Avoid granting users IAM roles that give direct access to AWS S3 buckets that are used as Unity Catalog managed storage. The only identity that should have access to data managed by Unity Catalog is the identity used by Unity Catalog. Ignoring this creates the following issues in your environment:

  • Access controls established in Unity Catalog can be circumvented by users who have direct access to S3.

  • Auditing, lineage, and other Unity Catalog monitoring features will not capture direct access.

  • The lifecycle of data is broken. That is, modifying, deleting, or evolving tables in Databricks will break the consumers that have direct access to storage.

Note

If your workspace was created before November 8, 2023, it may not be enabled for Unity Catalog. An account admin must enable Unity Catalog for your workspace. See Enable a workspace for Unity Catalog.

How does Unity Catalog connect object storage to Databricks?

Unity Catalog provides several layers of granularity to manage access to data in cloud object storage. Admins must complete the initial configuration, but they can grant privileges to other users for defining new connections and objects. See Manage privileges in Unity Catalog.

A storage credential represents an authentication and authorization mechanism for accessing data stored on your cloud tenant, using an IAM role. Each storage credential is subject to Unity Catalog access-control policies that control which users and groups can access the credential. If a user does not have access to a storage credential in Unity Catalog, the request fails and Unity Catalog does not attempt to authenticate to your cloud tenant on the user’s behalf. Permissions for storage credentials should only be granted to users that need to define external locations. See Create a storage credential.

An external location is an object that combines a cloud storage path with a storage credential that authorizes access to the cloud storage path. Each storage location is subject to Unity Catalog access-control policies that control which users and groups can access the credential. If a user does not have access to a storage location in Unity Catalog, the request fails and Unity Catalog does not attempt to authenticate to your cloud tenant on the user’s behalf. Permission to create and use external locations should only be granted to users who need to create external tables, external volumes, or managed storage locations. See Create an external location.

A managed storage location is a location in cloud object storage associated with a metastore, catalog, or schema. Managed tables and managed volumes are created in managed storage locations. Databricks recommends configuring managed storage locations at the catalog level. You can optionally specify a managed storage location at the metastore level to provide default storage when no catalog-level storage is defined. If you need more granular isolation, you can specify managed storage locations at the schema level. See Specify a managed storage location in Unity Catalog and Unity Catalog best practices.

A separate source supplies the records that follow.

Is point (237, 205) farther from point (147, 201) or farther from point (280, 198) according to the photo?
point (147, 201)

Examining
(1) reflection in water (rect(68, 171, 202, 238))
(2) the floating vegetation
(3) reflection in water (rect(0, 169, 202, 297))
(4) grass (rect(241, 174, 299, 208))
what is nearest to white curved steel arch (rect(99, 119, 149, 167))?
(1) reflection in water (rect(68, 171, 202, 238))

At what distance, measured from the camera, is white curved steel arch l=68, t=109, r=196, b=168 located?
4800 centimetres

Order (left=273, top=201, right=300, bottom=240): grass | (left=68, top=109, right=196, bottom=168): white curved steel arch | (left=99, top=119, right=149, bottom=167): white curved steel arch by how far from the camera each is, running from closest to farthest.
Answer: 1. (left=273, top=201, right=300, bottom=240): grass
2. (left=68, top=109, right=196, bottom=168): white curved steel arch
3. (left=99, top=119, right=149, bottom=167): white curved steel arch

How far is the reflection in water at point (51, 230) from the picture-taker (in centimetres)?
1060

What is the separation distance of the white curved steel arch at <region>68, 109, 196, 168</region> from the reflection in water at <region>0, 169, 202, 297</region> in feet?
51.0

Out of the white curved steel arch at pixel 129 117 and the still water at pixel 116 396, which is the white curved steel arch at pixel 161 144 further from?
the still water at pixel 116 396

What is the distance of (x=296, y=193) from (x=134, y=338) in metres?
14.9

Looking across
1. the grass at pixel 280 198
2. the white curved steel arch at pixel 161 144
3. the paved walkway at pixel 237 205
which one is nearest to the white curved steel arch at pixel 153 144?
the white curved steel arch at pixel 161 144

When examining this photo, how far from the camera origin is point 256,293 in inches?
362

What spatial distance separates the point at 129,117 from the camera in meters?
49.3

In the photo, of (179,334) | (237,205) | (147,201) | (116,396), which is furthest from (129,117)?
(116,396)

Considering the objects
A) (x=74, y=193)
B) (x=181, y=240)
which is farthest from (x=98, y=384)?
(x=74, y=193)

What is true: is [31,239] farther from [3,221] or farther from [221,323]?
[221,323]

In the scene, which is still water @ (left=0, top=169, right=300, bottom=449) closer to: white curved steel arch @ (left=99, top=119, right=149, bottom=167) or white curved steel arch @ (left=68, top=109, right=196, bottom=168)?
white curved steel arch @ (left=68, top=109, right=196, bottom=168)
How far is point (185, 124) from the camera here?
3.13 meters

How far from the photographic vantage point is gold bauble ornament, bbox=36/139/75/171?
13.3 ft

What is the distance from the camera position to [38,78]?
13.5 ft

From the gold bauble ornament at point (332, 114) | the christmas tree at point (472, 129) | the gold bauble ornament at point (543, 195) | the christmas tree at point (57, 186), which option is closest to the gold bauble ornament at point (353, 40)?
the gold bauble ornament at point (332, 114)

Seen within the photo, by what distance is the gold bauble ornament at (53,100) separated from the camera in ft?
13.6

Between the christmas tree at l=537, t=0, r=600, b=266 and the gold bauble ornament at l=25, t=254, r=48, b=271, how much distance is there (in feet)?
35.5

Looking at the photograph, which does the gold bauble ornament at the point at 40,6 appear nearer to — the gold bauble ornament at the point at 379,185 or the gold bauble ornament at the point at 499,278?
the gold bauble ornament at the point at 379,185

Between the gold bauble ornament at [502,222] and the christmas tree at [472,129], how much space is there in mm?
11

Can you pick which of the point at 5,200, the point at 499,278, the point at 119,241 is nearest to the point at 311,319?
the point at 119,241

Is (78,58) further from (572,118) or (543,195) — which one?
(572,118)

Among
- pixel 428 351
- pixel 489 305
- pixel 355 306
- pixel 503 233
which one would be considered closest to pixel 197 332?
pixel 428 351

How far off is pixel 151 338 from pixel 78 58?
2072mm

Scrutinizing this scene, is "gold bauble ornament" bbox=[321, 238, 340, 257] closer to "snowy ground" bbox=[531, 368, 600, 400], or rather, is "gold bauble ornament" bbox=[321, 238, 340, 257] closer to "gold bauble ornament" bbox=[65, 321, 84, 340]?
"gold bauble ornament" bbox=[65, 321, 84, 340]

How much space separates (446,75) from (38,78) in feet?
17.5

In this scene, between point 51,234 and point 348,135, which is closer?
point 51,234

Volumes are the primary construct most Databricks users should use to interact directly with data in cloud object storage. See Create and work with volumes.

Note

While Unity Catalog supports path-based access to external tables and external volumes using cloud storage URIs, Databricks recommends reading and writing all Unity Catalog tables using table names and accessing data in volumes using the provided /Volumes paths.

Next steps

If you’re just getting started with Unity Catalog as an admin, see Set up and manage Unity Catalog.

If you’re a new user and your workspace is already enabled for Unity Catalog, see Tutorial: Create your first table and grant privileges in Unity Catalog.